Указания к заданиям:
1. Воспроизведите без изменений фрагмент текста о Радищеве, начиная со слов «Державин остался невысокого» и заканчивая словами «незнании русского языка.».
2. Напишите продолжение текста о Радищеве и Державине, которое начинается сразу после его последней строки.

Надежда всех вооружит В крови мучителя венчанна Омыть свой стыд уж всяк спешит. Меч остр, я зрю, везде сверкает В различных видах смерть летает Над гордою главой царя. Ликуйте склепанны народы Се право мщения природы На плаху возвело царя.

Революции не приходят без буревестников, как не случаются они и без вины правителей. Многие в Европе накликали мятеж, бравировали правом нации на восстание. Ибо, как изрекал Дидро, «всякая власть, основанная только на насилии, насилием же свергается». В России Радищев был едва ли не первым и одним из немногих таких буревестников. Только не нужно воспринимать его как желчного отщепенца (каковых немало было и среди аристократии, и среди интеллигенции). «Твёрдость в предприятиях, неутомимость в исполнении суть качества, отличающие народ российский».

Державин остался невысокого мнения о литературных достоинствах радищевского «Путешествия». Много лет впечатляла умы легенда, что именно Державин «донёс» на Радищева императрице. Александр Николаевич действительно именно ему прислал один из экземпляров повести. Но, судя по запискам Храповицкого, императрица не сразу установила автора крамольной книги, которую читала. Если бы Державин ей преподнёс эту книгу — вероятно, он назвал бы автора. Установлено, что о книге Фелица узнала от Шешковского. Кстати, свой экземпляр «Путешествия» имелся и у Козодавлева. А Державин вполне простодушно в разговоре с Дашковой упрекал автора «Путешествия» в незнании русского языка.

Очень возможно, что именно Державин написал самую насмешливую эпиграмму на Радищева:

Езда твоя в Москву со истиною сходна; Некстати лишь смела, дерзка и сумасбродна; Я слышу на коней ямщик кричит: вирь, вирь! Знать, русский Мирабо, поехал ты в Сибирь!

Записи:
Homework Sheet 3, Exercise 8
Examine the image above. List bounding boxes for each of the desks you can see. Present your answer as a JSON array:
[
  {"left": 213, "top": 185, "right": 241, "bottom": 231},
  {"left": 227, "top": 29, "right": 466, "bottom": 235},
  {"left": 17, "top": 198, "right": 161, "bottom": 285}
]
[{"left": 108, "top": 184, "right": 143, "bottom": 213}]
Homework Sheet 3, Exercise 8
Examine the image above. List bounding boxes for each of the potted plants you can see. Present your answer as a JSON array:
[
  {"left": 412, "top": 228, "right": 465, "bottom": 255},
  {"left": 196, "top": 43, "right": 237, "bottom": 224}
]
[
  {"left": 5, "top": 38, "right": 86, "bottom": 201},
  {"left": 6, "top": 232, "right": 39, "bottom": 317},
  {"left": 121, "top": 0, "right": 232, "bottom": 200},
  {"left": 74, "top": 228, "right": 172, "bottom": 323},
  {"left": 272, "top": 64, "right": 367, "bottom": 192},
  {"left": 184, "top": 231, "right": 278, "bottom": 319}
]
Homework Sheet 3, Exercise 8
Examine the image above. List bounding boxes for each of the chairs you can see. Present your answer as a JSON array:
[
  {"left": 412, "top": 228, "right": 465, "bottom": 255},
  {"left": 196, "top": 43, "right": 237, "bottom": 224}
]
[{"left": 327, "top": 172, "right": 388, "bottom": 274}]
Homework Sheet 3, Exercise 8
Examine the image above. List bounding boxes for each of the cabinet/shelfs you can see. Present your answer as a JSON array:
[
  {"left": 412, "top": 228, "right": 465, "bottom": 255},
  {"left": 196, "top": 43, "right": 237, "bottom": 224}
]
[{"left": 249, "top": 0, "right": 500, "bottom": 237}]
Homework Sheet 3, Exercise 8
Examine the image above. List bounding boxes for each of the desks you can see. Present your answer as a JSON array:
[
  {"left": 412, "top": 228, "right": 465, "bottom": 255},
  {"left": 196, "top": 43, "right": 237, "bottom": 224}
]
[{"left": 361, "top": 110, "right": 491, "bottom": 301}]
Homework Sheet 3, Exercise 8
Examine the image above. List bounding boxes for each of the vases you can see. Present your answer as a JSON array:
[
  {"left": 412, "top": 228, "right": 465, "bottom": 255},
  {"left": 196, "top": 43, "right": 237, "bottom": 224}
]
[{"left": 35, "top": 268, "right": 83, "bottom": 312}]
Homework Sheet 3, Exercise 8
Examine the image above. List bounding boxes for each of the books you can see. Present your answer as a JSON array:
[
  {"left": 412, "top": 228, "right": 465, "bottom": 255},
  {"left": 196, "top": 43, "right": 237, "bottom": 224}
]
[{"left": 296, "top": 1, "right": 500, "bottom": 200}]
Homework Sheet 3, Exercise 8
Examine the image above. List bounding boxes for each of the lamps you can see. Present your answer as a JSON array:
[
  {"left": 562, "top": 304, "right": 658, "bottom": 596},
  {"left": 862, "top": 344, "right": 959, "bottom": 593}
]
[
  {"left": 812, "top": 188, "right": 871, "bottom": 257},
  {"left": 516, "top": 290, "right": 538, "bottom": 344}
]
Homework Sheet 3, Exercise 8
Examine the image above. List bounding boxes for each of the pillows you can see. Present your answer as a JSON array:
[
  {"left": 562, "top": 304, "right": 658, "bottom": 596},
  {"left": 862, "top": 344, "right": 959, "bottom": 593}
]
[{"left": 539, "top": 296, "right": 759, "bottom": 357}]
...
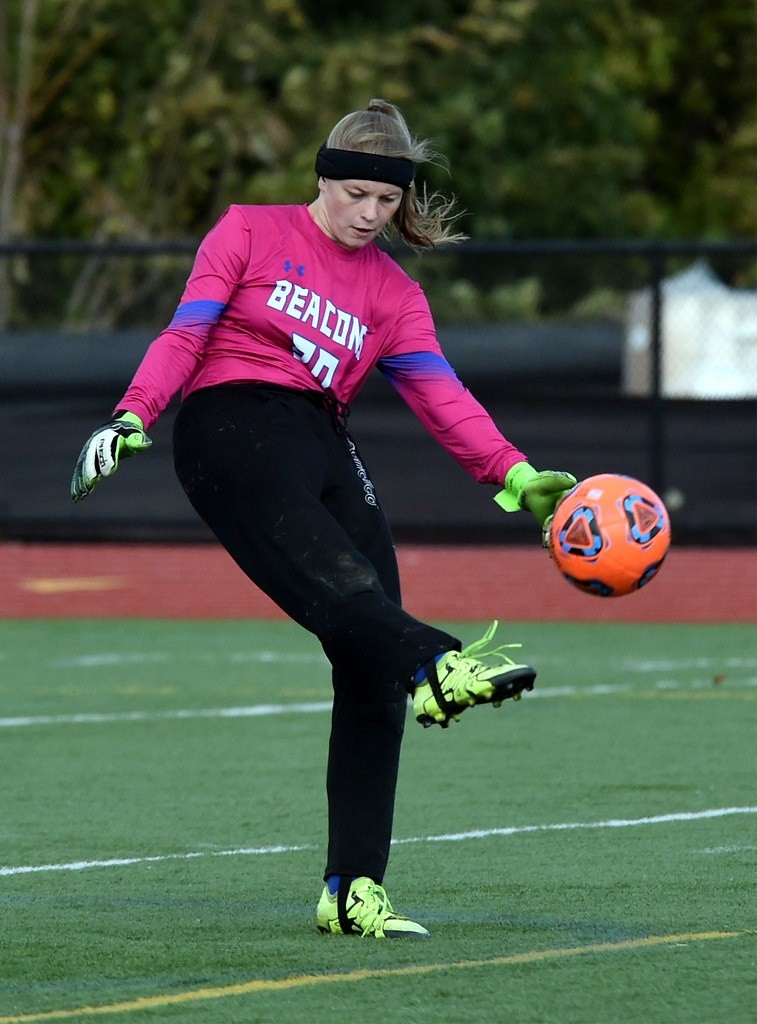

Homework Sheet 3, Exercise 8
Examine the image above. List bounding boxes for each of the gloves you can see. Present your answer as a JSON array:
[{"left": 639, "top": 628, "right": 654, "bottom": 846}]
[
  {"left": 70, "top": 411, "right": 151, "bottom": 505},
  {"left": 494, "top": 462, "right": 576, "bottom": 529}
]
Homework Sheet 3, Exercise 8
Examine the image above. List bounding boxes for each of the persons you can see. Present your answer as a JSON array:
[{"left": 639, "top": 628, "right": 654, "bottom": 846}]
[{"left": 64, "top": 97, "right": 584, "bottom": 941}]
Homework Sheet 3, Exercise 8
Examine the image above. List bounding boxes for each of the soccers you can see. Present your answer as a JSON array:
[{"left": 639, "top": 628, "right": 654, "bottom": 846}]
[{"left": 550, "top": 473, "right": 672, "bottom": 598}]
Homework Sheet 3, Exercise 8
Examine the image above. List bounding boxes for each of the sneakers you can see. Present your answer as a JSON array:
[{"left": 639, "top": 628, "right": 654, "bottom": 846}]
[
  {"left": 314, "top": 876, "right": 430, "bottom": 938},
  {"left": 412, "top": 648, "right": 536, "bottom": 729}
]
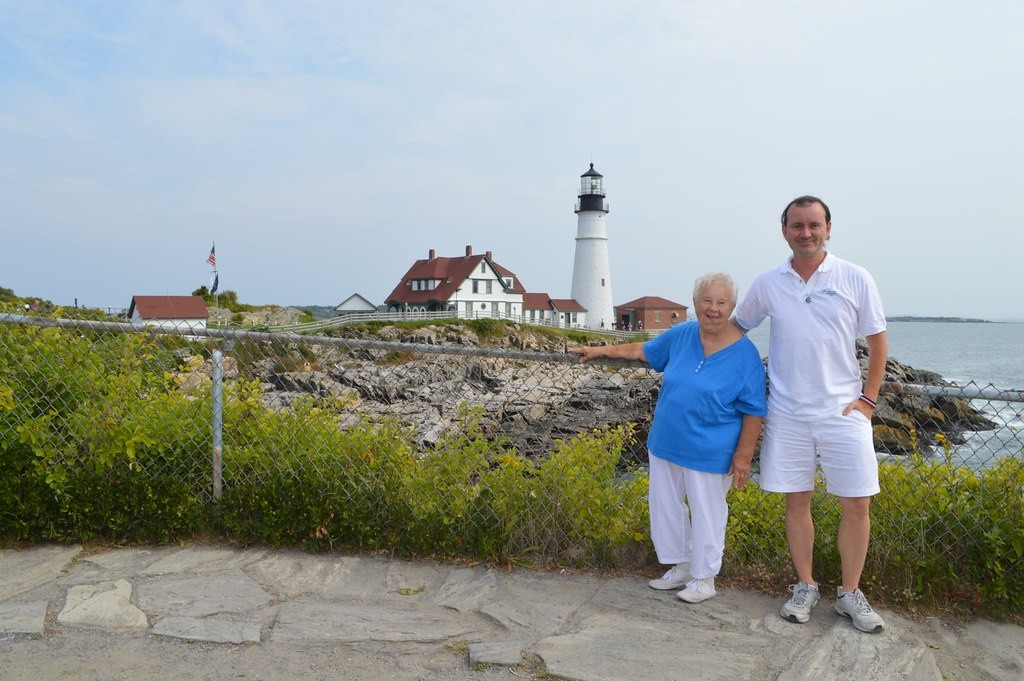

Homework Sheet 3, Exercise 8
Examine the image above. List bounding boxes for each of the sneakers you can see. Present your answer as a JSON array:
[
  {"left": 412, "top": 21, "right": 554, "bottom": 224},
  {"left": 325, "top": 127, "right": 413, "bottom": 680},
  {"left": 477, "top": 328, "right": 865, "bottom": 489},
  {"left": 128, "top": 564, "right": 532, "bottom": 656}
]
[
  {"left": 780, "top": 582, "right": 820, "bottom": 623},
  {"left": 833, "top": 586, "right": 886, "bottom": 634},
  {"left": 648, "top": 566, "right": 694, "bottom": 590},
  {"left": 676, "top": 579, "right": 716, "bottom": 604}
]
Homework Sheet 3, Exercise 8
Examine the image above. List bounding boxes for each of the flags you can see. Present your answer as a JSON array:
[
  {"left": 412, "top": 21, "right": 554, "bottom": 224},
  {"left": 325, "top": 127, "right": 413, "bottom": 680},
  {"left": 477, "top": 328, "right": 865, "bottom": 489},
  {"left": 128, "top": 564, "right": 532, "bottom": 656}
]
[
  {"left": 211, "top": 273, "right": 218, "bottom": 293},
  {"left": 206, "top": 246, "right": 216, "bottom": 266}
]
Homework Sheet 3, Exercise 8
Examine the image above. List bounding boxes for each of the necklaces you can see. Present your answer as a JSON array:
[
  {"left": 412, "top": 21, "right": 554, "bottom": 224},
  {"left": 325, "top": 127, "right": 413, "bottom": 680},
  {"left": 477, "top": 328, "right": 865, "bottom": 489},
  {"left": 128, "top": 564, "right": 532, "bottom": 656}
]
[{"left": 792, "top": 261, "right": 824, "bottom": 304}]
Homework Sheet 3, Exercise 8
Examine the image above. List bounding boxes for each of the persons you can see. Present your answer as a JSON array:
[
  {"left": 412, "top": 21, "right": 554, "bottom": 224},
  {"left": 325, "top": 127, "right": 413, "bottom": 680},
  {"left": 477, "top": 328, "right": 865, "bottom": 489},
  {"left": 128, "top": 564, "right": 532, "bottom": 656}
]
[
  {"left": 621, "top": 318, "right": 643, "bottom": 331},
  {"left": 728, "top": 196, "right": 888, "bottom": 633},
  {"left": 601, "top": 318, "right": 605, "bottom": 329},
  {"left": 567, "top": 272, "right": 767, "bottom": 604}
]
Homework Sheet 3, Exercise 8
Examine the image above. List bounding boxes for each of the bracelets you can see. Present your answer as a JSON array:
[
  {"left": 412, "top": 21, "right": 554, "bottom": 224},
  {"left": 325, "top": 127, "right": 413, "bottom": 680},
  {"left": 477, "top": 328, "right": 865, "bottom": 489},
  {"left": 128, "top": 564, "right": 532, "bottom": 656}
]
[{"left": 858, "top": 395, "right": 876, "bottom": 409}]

Ответы к упражнению:
1.
Державин остался невысокого мнения о литературных достоинствах радищевского «Путешествия». Много лет впечатляла умы легенда, что именно Державин «донёс» на Радищева императрице. Александр Николаевич действительно именно ему прислал один из экземпляров повести. Но, судя по запискам Храповицкого, императрица не сразу установила автора крамольной книги, которую читала. Если бы Державин ей преподнёс эту книгу — вероятно, он назвал бы автора. Установлено, что о книге Фелица узнала от Шешковского. Кстати, свой экземпляр «Путешествия» имелся и у Козодавлева. А Державин вполне простодушно в разговоре с Дашковой упрекал автора «Путешествия» в незнании русского языка.

2.
По крайней мере, насмешки над первым русским революционером Державину пришлись по душе.

КВАРТИРНЫЙ ВОПРОС

Ещё в августе 1785 года управа, распределявшая петербургскую землю под застройку частным лицам, выделила Державину «два порозжих места» на углу Невского проспекта и Фонтанки, напротив Аничкова дворца. Место завидное и просторное, более 600 квадратных сажен. Державин обязался в течение пяти лет застроить его «регулярным каменным строением». Труднёхонько было исполнить это обязательство, не прибегая к злоупотреблениям, а Гаврила Романович принципиально не брал взяток, хотя принимал приношения меценатов. Представим себе: даже в годы строительства дома Державин не воровал! Трудно поверить, но это так. Проект огромного трёхэтажного дома составил, разумеется, Николай Львов.

Державин и Львов всё продумали, не забывая и о презренном металле: корпус, выходивший на Невский, они намеревались сдавать внаём купцам, там предполагалось открыть торговую залу. Но вот Державин, уж такова губернаторская доля, уехал в Тамбов — и с планами пришлось распрощаться. Землю передали другому счастливцу.

Только в 1791 году мечта о собственном доме в Петербурге стала, как говаривали в XX веке, обретать реальные очертания. Приятель Державина, Иван Семёнович Захаров, продавал уютный, хотя недостроенный и запущенный дом на набережной Фонтанки. Величественные своды выглядели заманчиво, но это предприятие сулило необозримые расходы.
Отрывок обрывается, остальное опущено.